Probably the main reason to keep looking for it is to determine what happened.  It won't be good for the world if planes just started to veer of course and "disappear".  There are many scenarios, and at this point none are particularly obvious as "the" answer as to why things happened.  So far, it appears that the transponders and the automatic reporting system were deliberately turned off prior to the last verbal communication.  At the exact point of handover of air traffic control (between the Malaysian and Vietnamese control centers) the plane veered off course.  The course appears to have been programmed in, which requires pilot, or at least a knowledgeable person to understands how to reset the autopilot.  The direction taken appears to have been pretty direct and at a constant altitude.  The target appears to have been one of the most isolated places on Earth, namely the southern Indian Ocean.  The suspects in the case, the pilot and co-pilot have been investigated, and other than some deleted files that were found on the pilot's home simulator, nothing pointed to links to extremism.  Most of the passengers' backgrounds were checked, and pretty much all appear to be ordinary folk.  So we have the death of 239 people in unexplained circumstances - not something we can ignore or dismiss.  All of these people had families, friends and played roles in society - and now they are "disappeared".  That is the tragedy - and the reason why efforts continue to be made.  One may question why "this" group of deceased is more in the awareness of the world compared to the death of at least 251 refugees that were crossing Lake Albert (between DR Congo and Uganda).  Probably because we can't claim direct experience with overloaded boats fleeing armed conflict, but we can imagine being on a plane and personifying the unexpected terror of learning that your destination is death.  We need to pray for both groups - we are all part of the web of humanity.  I would like to imagine that my life is at least partly under my control, and that my family will escape the seemingly random acts of violence and misfortune that we read about.  However, that could be a self-serving illusion.  Still I grieve for the lives lost.


----------



## astroNikon (Mar 29, 2014)

Theres already a class action lawsuit info request to malaysia and boeing .. Several days ago

http://www.nzherald.co.nz/world/news/article.cfm?c_id=2&objectid=11227417


----------



## PaulyPMC (Mar 30, 2014)

Something about it has seemed fishy from the start. Too many conflicting stories and reports from the government of Malaysia itself. Weird. 


Sent from my iPhone using Tapatalk


----------



## DSRay (Mar 30, 2014)

PaulyPMC said:


> Something about it has seemed fishy from the start. Too many conflicting stories and reports from the government of Malaysia itself. Weird.
> 
> 
> Sent from my iPhone using Tapatalk



That's because they have all these reporters that don't have the faintest clue about what they're talking about but have to fill 2 minutes of air time.  For example, when was the last time a piece of wreckage 85' long was recovered?  HINT: never.  The largest piece recovered in a similar incident in the Atlantic was the vertical stabilizer.


----------



## kathyt (Mar 30, 2014)

Yeah, I don't get it either. We put a microchip in our dogs just in case they go missing, but we can't find a plane with hundreds of people on it? This is supposed to be a high tech operation, right?


----------



## snowbear (Mar 30, 2014)

The Indian Ocean covers over 28 million square miles and an intact 777 is about 240 feet long with a wingspan of about 200 feet -- talk about a needle in a haystack.


----------



## mishele (Mar 30, 2014)

I know where it is...just sayin


----------



## pgriz (Mar 30, 2014)

» **THE TASK**
Output the passage of the forum thread on the missing plane that starts at the words "That's because they" and stops after the words "tech operation, right?", copied word for word.

» **DATA FOR ANALYSIS**
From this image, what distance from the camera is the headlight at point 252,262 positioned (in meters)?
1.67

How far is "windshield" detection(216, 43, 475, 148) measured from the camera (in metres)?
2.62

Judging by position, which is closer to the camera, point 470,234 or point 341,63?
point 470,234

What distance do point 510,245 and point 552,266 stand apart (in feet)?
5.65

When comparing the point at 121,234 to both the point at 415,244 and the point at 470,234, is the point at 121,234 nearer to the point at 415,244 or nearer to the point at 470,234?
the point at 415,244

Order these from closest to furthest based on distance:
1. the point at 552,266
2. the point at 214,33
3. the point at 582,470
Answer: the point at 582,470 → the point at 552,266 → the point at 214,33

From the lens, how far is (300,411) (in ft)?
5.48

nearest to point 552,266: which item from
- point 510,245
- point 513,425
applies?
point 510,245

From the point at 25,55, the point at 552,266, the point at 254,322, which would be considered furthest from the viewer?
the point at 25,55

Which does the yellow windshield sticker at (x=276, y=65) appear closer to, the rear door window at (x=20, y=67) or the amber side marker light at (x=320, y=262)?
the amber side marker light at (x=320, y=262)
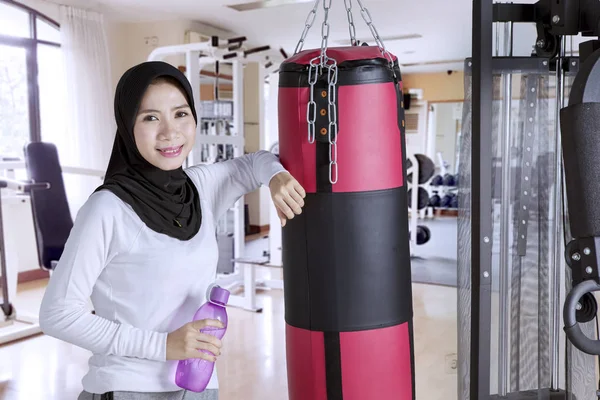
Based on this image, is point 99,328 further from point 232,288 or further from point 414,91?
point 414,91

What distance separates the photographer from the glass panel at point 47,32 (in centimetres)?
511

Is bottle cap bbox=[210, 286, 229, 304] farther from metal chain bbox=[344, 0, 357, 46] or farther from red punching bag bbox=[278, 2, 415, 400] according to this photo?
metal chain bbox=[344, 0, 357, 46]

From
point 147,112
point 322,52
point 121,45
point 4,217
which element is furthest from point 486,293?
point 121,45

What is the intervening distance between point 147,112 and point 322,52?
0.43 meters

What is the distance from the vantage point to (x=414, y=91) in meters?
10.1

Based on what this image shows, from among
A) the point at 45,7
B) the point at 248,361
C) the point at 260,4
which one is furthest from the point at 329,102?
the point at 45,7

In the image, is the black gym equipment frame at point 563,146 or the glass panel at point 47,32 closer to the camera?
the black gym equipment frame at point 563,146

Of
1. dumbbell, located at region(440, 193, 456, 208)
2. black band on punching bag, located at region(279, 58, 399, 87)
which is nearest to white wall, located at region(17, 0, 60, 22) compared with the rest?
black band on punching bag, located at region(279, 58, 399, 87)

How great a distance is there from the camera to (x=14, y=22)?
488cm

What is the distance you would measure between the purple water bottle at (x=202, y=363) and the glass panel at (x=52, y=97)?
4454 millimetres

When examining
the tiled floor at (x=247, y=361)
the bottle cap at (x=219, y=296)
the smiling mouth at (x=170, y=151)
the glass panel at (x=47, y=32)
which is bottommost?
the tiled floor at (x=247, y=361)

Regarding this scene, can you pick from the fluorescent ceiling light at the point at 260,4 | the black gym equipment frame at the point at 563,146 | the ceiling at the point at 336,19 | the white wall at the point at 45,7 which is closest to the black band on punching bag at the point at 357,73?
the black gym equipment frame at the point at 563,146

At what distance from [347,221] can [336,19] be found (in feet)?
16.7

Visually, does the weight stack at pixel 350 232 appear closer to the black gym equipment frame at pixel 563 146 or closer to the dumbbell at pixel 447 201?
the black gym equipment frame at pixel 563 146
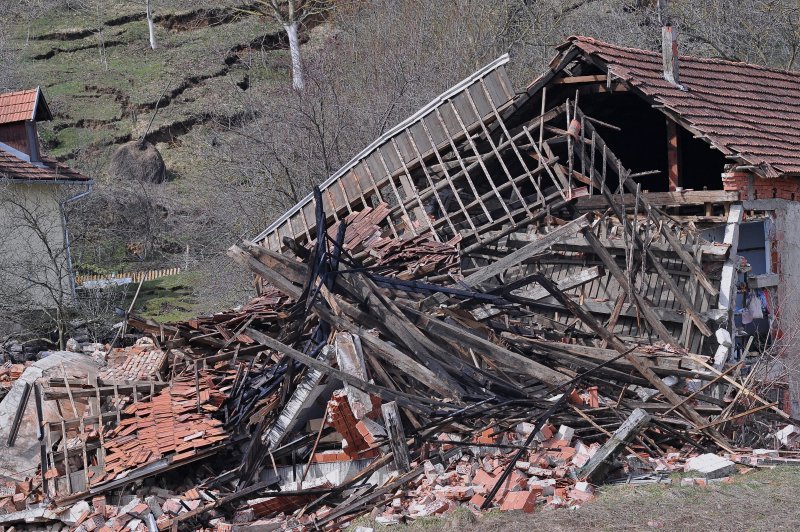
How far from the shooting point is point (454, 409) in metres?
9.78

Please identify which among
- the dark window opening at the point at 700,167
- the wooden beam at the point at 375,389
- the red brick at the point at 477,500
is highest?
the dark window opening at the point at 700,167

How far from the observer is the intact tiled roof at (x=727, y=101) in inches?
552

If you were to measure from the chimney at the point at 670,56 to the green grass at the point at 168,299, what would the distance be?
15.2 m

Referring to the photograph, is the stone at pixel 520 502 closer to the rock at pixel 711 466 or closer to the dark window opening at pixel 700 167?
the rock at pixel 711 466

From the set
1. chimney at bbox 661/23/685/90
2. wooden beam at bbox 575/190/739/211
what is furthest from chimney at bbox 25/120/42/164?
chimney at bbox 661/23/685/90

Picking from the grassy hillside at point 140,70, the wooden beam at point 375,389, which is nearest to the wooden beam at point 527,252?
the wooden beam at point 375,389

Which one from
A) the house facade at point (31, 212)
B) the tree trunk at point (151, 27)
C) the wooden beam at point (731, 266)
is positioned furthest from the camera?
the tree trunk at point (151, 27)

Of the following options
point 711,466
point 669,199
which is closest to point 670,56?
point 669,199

==

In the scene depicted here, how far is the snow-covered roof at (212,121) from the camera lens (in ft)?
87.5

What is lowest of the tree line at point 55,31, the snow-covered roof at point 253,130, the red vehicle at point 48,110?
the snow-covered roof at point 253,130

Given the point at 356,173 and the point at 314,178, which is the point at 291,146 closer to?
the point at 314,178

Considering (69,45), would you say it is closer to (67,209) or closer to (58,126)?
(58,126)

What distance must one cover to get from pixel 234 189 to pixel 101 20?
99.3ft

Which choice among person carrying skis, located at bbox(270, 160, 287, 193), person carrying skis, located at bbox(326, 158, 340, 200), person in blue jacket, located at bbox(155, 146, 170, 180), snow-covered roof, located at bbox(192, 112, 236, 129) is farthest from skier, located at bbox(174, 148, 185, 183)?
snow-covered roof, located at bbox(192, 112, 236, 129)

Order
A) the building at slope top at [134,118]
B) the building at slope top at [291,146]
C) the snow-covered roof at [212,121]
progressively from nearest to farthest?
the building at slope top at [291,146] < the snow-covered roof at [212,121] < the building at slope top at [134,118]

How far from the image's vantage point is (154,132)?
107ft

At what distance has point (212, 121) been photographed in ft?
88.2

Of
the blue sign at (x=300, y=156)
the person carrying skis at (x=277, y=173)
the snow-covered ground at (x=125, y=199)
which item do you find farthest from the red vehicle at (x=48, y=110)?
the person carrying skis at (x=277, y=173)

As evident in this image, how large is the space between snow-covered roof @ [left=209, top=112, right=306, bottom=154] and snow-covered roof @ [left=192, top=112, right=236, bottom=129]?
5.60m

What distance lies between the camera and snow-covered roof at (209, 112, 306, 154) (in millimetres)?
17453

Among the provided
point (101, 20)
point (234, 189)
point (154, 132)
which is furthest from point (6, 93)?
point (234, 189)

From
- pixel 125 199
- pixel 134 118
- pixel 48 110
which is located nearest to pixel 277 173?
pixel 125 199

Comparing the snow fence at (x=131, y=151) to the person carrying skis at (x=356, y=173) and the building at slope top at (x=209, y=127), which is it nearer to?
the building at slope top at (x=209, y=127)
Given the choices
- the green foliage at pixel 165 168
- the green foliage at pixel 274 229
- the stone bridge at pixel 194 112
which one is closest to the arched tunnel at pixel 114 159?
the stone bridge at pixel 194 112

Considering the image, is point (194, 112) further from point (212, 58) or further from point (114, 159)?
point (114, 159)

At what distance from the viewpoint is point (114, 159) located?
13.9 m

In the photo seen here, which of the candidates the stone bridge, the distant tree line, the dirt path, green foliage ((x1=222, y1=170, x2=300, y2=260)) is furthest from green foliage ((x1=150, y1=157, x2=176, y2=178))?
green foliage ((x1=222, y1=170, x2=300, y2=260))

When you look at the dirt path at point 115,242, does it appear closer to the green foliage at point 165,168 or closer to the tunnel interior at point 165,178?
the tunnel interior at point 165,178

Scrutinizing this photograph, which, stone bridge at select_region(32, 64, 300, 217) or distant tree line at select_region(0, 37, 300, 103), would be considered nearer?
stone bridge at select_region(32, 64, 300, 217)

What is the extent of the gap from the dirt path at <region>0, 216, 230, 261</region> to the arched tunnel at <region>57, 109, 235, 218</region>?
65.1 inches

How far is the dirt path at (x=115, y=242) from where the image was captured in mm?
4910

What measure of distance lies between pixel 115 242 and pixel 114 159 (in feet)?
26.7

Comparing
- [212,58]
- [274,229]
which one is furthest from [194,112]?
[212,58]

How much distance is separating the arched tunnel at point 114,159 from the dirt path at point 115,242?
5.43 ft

» **WRITTEN ANSWER**
That's because they have all these reporters that don't have the faintest clue about what they're talking about but have to fill 2 minutes of air time.  For example, when was the last time a piece of wreckage 85' long was recovered?  HINT: never.  The largest piece recovered in a similar incident in the Atlantic was the vertical stabilizer.


----------



## kathyt (Mar 30, 2014)

Yeah, I don't get it either. We put a microchip in our dogs just in case they go missing, but we can't find a plane with hundreds of people on it? This is supposed to be a high tech operation, right?